Update the listing lines from the one containing "Deborah Cox - Nobodys" through the one containing "广东星卡长期套餐如何选？29元起享百G流量", inclusive, replacing "Tax Policy" with "Fiscal Policy" and leaving everything else unchanged. Give those lines back without the pictures.

STUDY MATERIAL:
┏━━
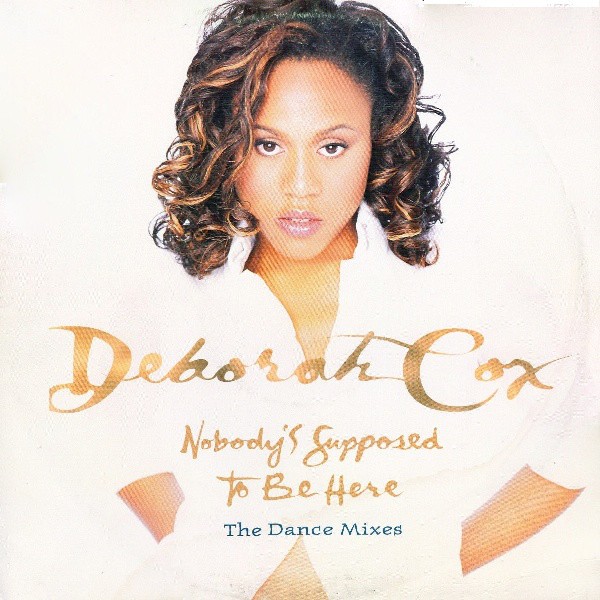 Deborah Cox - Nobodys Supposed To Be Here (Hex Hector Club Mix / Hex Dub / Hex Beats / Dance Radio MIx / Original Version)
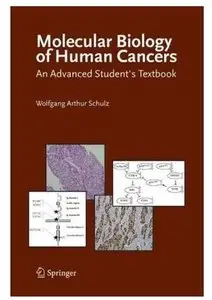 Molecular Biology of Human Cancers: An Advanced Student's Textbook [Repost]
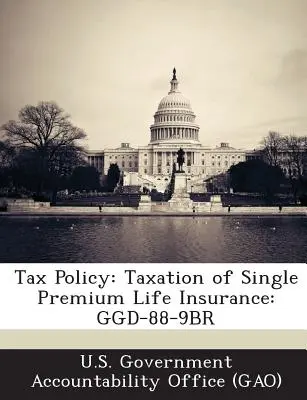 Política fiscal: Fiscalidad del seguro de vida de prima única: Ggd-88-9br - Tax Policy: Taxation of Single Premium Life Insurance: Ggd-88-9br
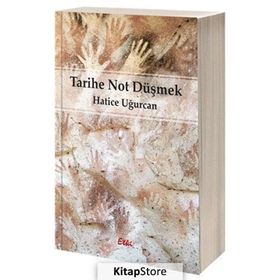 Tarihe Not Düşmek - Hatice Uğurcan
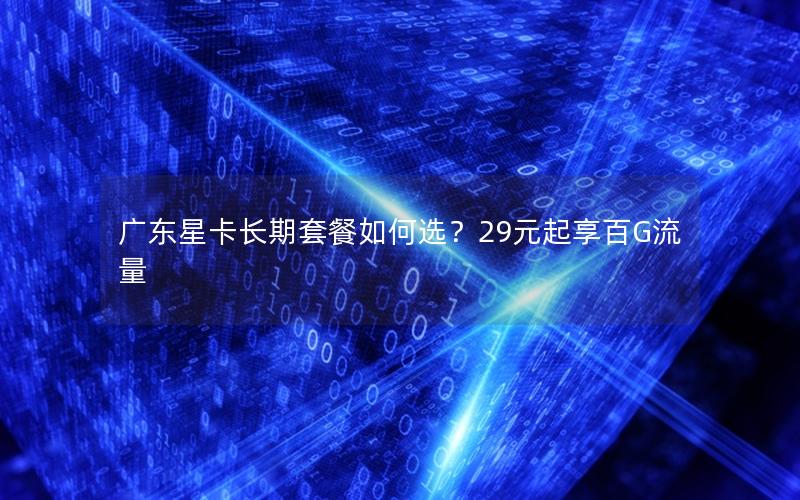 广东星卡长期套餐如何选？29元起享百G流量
┗━━
┏━━
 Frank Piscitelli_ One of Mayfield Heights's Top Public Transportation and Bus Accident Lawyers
┗━━
EXERCISE RESPONSE:
 Deborah Cox - Nobodys Supposed To Be Here (Hex Hector Club Mix / Hex Dub / Hex Beats / Dance Radio MIx / Original Version)
 Molecular Biology of Human Cancers: An Advanced Student's Textbook [Repost]
 Política fiscal: Fiscalidad del seguro de vida de prima única: Ggd-88-9br - Fiscal Policy: Taxation of Single Premium Life Insurance: Ggd-88-9br
 Tarihe Not Düşmek - Hatice Uğurcan
 广东星卡长期套餐如何选？29元起享百G流量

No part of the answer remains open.